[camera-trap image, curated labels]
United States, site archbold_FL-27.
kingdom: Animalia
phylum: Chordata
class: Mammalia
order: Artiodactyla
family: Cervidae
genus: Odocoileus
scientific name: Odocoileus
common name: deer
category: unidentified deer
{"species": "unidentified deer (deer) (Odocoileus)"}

What this task involves - Your task is to retype the complete material exactly as it was given.

Answer below -
[camera-trap image, curated labels]
United States, site archbold_FL-27.
kingdom: Animalia
phylum: Chordata
class: Mammalia
order: Artiodactyla
family: Cervidae
genus: Odocoileus
scientific name: Odocoileus
common name: deer
category: unidentified deer
{"species": "unidentified deer (deer) (Odocoileus)"}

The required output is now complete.